Line Is the Key Link

Struggle at the "Abyss." It was an early winter day in 1970 when Pan Pao-ying, secretary of the Party committee of the Chingsheng Commune, came to the Panchiang Production Team. Team members were opening up land on a slope without bothering about the large tract of land of an "abyss" at the bed of a bottomland. He was puzzled.

That piece of land belonging to the team, washed by rain-water over the years, had too many sinkholes and all the fertile soil had been carried down to the holes. People called the land an "abyss." The commune members had thought about filling the holes and building terraced fields around them. This would mean less labour than opening up land on rocky slopes, and give quicker returns. Why, then, did they not transform the "abyss" first?

In his talks with the cadres and commune members, Pan Pao-ying was told by someone that they were too busy to work on it, as they had little manpower to spare; others said it didn’t matter which came first because, sooner or later, all the land there would be transformed anyway. He made further, enquiries by inviting the cadres and a number of veteran poor peasants to a forum where he learnt what really was the matter. It turned out that the "abyss" was a piece of land owned by the brigade collectively. While it was lying waste, a few people grew their own bamboo and plantain on it, and they were reluctant to fill it because, once the land was tilled collectively, they would be deprived of a source of private income. What was more, there was a rich peasant who had refused to turn over a new leaf and deliberately stood in the way of the growth of the collective economy.

He told people in private "The proper thing is that whoever does the growing reaps the fruit. The more you grow the more you earn. You shouldn’t fill the ‘abyss.’

Recalling this incident, Pan Pao-ying remembered what Chairman Mao had said: "When we look at a thing, we must examine its essence and treat its appearance merely as an usher at the threshold, and once we cross the threshold, we must grasp the essence of the thing. This is the only reliable and scientific method of analysis." As things were, the pros and cons of the transformation of the "abyss" reflected a struggle between the proletariat and the bourgeoisie and between the socialist and capitalist roads.

Sabotage by the rich peasant meant class struggle, and the struggle between public and private interests in the minds of some commune members, too, was a reflection of class struggle among the peasants, the former being a contradiction between ourselves and the enemy and the latter a contradiction among the people. Only by acting in accordance with the Party’s basic line, grasping class struggle and the two-line struggle, by correctly distinguishing and handling the two different types of contradictions, could the "abyss" be thoroughly transformed. So the Party secretary and the cadres in the team studied the Party’s basic line together and a decision was reached to deal properly with the sabotaging activities of the rich peasant while carrying out socialist education among the commune members.

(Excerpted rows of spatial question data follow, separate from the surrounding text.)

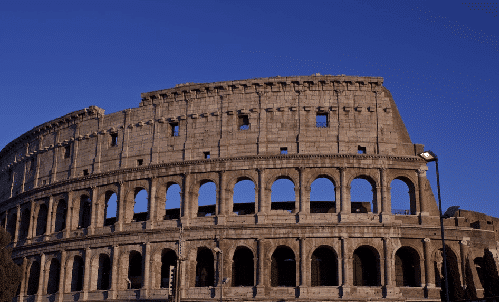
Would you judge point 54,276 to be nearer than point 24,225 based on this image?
Yes

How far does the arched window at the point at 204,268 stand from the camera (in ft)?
137

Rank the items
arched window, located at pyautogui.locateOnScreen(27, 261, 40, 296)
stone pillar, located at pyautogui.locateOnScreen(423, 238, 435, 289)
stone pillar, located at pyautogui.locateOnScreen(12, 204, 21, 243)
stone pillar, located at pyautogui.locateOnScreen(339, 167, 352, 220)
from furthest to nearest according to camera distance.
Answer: stone pillar, located at pyautogui.locateOnScreen(12, 204, 21, 243) < arched window, located at pyautogui.locateOnScreen(27, 261, 40, 296) < stone pillar, located at pyautogui.locateOnScreen(339, 167, 352, 220) < stone pillar, located at pyautogui.locateOnScreen(423, 238, 435, 289)

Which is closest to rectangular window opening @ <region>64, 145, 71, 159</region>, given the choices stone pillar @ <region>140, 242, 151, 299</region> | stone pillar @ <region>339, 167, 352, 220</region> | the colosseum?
the colosseum

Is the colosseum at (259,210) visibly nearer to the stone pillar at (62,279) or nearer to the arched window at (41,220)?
the stone pillar at (62,279)

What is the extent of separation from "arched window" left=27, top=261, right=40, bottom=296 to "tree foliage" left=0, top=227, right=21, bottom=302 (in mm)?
5688

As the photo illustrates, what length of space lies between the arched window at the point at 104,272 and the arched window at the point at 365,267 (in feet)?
58.4

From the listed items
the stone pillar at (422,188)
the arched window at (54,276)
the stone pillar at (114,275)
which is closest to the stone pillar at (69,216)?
the arched window at (54,276)

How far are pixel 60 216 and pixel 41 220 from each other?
8.44ft

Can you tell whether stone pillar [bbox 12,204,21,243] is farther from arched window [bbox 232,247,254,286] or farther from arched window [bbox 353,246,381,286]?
arched window [bbox 353,246,381,286]

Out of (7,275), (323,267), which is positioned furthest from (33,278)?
(323,267)

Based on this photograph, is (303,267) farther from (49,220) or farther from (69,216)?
A: (49,220)

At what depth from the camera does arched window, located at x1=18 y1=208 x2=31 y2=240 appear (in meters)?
51.6

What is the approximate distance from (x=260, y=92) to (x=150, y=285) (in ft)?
50.9

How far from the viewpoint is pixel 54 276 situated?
47094 millimetres
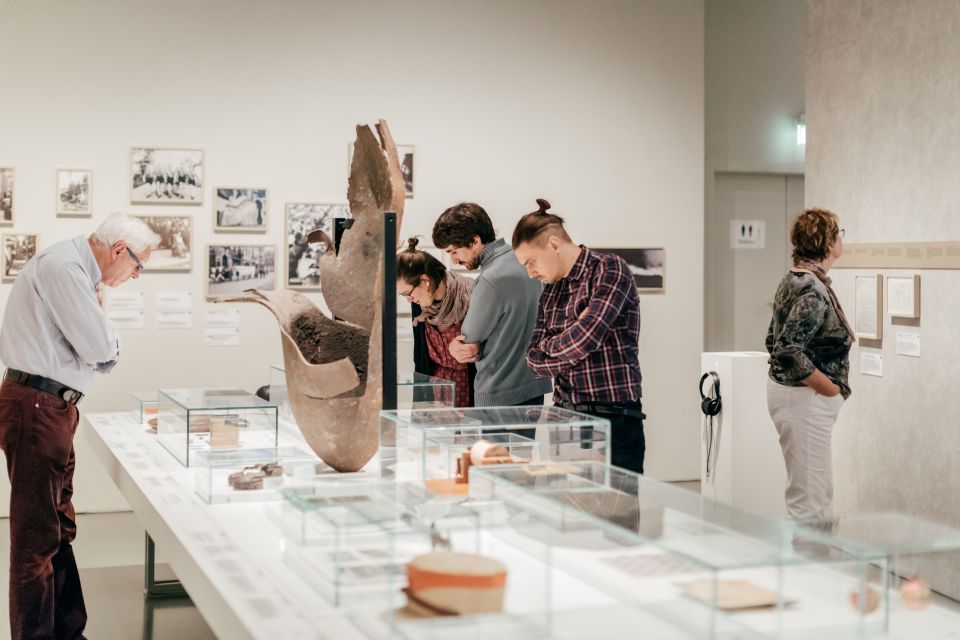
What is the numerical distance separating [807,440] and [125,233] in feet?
9.65

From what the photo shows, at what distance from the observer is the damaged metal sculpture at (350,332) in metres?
3.34

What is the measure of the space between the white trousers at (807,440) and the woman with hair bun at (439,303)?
1.38 metres

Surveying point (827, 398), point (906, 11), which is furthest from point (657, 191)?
point (827, 398)

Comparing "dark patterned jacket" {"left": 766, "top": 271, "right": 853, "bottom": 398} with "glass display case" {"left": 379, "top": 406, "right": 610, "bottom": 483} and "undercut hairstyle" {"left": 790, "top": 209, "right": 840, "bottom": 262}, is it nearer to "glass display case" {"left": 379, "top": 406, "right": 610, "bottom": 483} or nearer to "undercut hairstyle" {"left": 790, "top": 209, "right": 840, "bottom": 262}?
"undercut hairstyle" {"left": 790, "top": 209, "right": 840, "bottom": 262}

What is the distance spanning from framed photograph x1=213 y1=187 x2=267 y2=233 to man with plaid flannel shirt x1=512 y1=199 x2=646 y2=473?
339 cm

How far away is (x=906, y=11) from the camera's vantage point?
16.7 feet

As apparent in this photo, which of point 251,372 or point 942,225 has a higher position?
point 942,225

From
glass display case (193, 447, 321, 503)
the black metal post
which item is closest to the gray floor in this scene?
glass display case (193, 447, 321, 503)

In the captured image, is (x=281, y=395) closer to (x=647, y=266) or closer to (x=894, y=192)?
(x=894, y=192)

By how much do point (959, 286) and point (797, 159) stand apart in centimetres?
452

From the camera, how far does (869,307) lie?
534 centimetres

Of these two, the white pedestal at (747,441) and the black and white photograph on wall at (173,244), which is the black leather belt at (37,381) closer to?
the black and white photograph on wall at (173,244)

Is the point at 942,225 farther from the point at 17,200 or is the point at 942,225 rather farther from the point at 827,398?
the point at 17,200

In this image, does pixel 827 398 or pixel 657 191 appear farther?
pixel 657 191
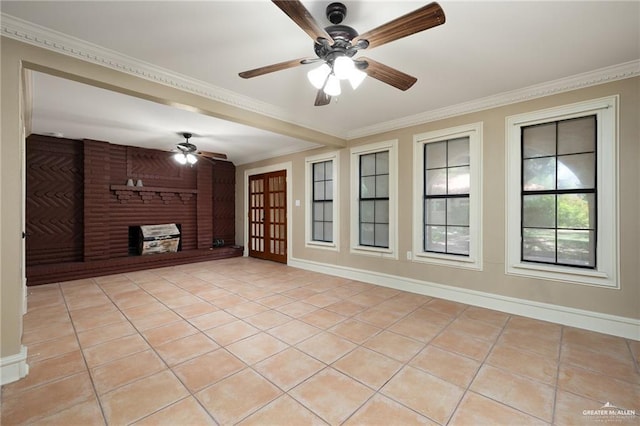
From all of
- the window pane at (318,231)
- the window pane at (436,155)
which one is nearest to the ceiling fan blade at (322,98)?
the window pane at (436,155)

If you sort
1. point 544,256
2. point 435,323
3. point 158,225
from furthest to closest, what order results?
point 158,225 → point 544,256 → point 435,323

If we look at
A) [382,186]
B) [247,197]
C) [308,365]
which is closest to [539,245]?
[382,186]

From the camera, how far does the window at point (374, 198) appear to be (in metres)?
4.48

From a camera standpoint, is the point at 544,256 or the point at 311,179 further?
the point at 311,179

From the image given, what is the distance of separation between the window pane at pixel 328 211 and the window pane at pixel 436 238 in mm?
1997

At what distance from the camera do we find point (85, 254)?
536cm

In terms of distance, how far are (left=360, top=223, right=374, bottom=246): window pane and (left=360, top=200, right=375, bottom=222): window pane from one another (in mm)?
107

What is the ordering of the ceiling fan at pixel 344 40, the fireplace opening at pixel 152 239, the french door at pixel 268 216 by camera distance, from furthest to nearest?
the french door at pixel 268 216
the fireplace opening at pixel 152 239
the ceiling fan at pixel 344 40

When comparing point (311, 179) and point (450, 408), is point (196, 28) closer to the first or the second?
point (450, 408)

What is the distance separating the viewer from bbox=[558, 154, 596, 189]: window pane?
9.82 feet

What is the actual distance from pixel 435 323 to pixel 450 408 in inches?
54.2

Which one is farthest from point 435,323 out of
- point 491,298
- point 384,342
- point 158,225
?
point 158,225

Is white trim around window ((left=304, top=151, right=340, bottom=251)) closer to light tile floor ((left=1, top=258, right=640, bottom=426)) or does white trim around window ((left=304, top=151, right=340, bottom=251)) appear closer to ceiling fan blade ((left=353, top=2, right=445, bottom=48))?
light tile floor ((left=1, top=258, right=640, bottom=426))

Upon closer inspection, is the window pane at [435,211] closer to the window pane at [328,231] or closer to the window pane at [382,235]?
the window pane at [382,235]
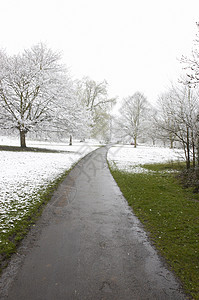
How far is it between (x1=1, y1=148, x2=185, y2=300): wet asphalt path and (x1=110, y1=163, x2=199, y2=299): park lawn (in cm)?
26

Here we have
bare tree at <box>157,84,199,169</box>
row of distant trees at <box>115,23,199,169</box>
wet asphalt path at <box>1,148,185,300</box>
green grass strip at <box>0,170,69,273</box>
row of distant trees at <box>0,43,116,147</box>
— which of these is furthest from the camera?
row of distant trees at <box>0,43,116,147</box>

Pan Pio-ying and the cadres separately called on the commune members who had planted bamboo and plantain on the "abyss." They explained with great patience the Party line and policies to them and criticized the revisionist line of capitalist "free" enterprise preached by Liu Shao-chi and his gang to undermine socialist collective economy. Having raised their consciousness, the commune members held a meeting at the "abyss" to criticize the saboteur face to face and set about transforming the "abyss" without further delay.